Much has been written about the Middle East Studies Association (MESA), the older and larger of the two major professional associations for scholars of Middle Eastern Studies (the other is the Association for the Study of the Middle East and Africa, ASMEA).
In recent years, MESA has become infatuated with the Boycott, Divest, and Sanctions (BDS) movement. While it has yet to formally endorse BDS, it is currently in the process of amending its bylaws to enable it to do so. If MESA endorses BDS, at a minimum it will provide academic coverage for universities across North America to exclude their Israeli counterparts from conferences, academic and political debate, and discussion. Bans may also enable university departments to discriminate against Israelis—something that is, of course, all too common at universities across the Middle East—and could also lead university departments to bar those studying the Jewish state from dissertation, travel, and research grants. In short, an academic organization adopting BDS is anathema to academic discourse and freedom.

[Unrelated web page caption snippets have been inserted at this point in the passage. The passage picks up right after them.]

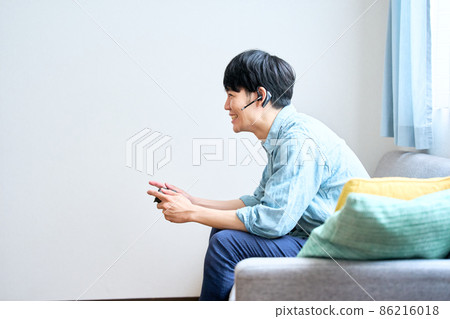 Men playing games at home Men playing games at home 86216018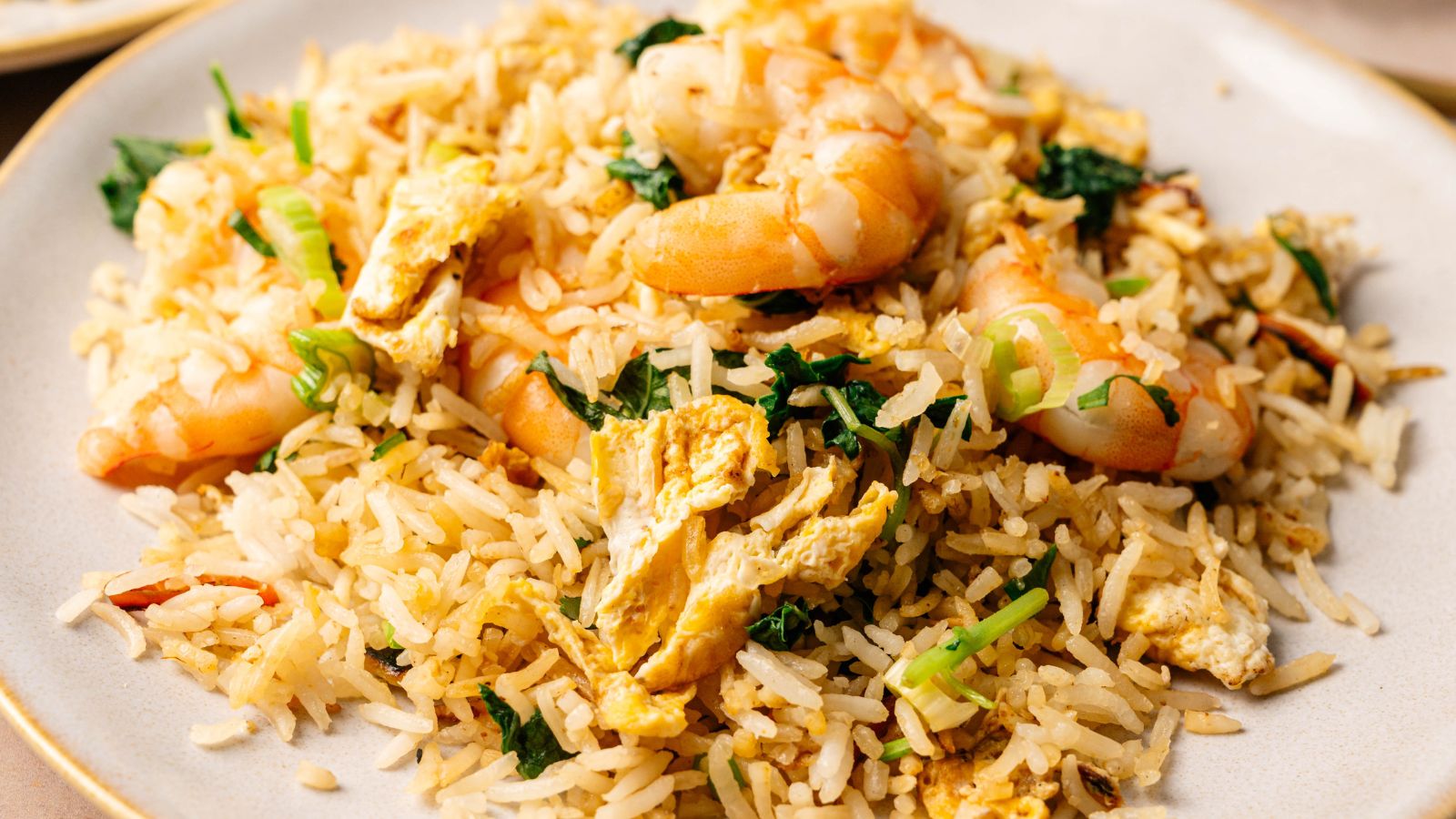 A plate of shrimp fried rice with pieces of scrambled egg, green onions, and leafy vegetables.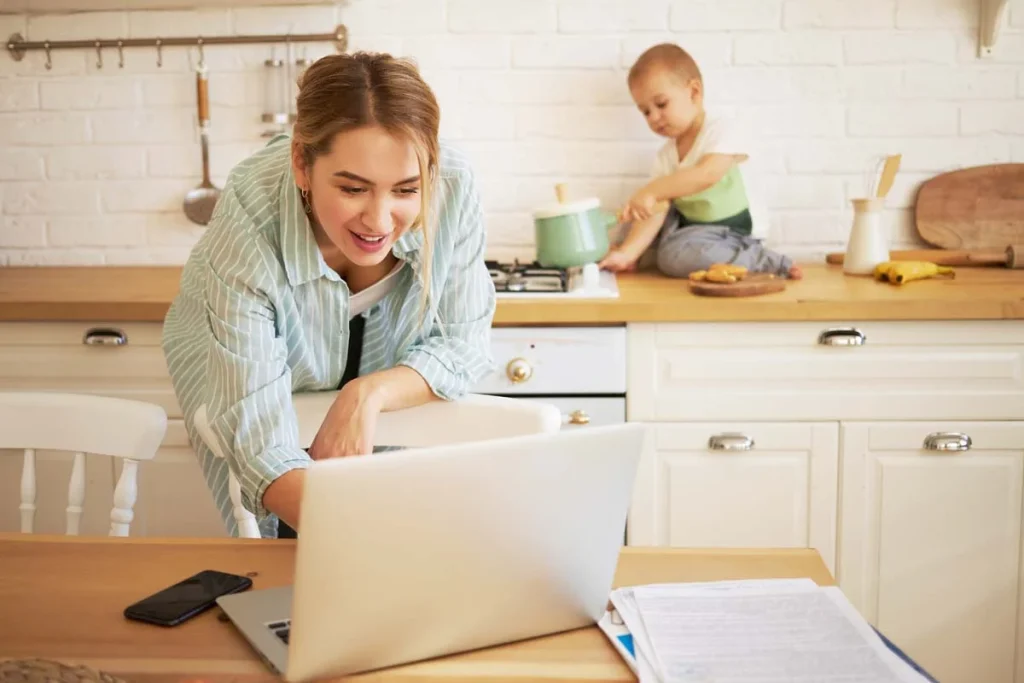 Person using a laptop in a tidy room to request a free cleaning quote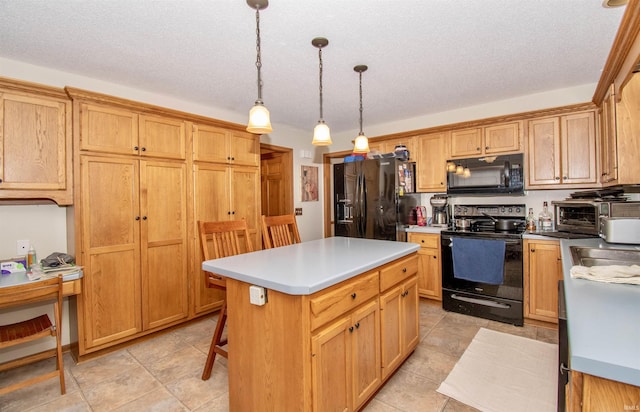 kitchen featuring a textured ceiling, black appliances, light tile patterned floors, a center island, and hanging light fixtures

It’s against this backdrop that I have received two letters from MESA in the time since President Donald Trump signed his executive order temporarily pausing entry of citizens of seven countries for which the United States did not believe it had adequate security cooperation or ability to vet effectively.
The first, from January 29, declared:
MESA strongly condemns the Executive Order limiting the entry of Middle Eastern refugees and immigrants to the U.S. and urges the President and Congress to lift the ban. The ban impedes the mission of the Middle East Studies Association, which is to bring together scholars, educators, and those interested in the study of the region from all over the world.
It further announced the creation of a “Task Force on Civil and Human Rights.”
That was followed up on February 6, in a statement noting that, within MESA, “there have been calls to move this year’s MESA meeting from Washington DC to outside the country to accommodate those who might not be able to enter the U.S. or choose not to do so out of protest.” Beth Baron, the current MESA president and a professor at the City University of New York (CUNY), and Judith Tucker, the president-elect and professor at Georgetown University, assured members that:
MESA is the November meeting. But it is much more. It is the Committee on Academic Freedom, which continues to issue chilling letters. It is the new Task Force on Civil and Human Rights, which is tracking federal legislation impacting our membership. And it is a community of scholars dedicated to critical exchange of knowledge on a region, its people, and their rights, in the U.S. and abroad.
Whether one supports the ban or is against it or takes the perspective that it was a reasonable idea poorly implemented, there are easily observed hypocrisies and ironies to MESA’s umbrage.
First, MESA hardly lifts a finger to condemn the almost total ban among many states—including those subject to Trump’s proposed ban—regarding Israelis. Such bans affect Israelis or dual Israel citizens studying in America universities. This is important given the proliferation of U.S. college campuses in Arab states. Several Arab states demand a statement of religion on visa applications as well, a request intended to enable the exclusion of Jews.
Second, Gulf News reported in 2011 that Kuwait had banned citizens of five majority Muslim countries. The Kuwaiti government denies that this ban is in effect now but, even if it was temporary, did MESA react? No.
Most ironic, however, is that MESA appears ready to embrace if not endorse BDS—effectively banning Israeli scholars and students and denying access to Israel with university grants—and yet opposes Trump’s ban. That shows that intellectual consistency—something in which academics should take pride—is absent among MESA’s leadership and probably the vast majority of its membership which now unapologetically places politics above scholarship.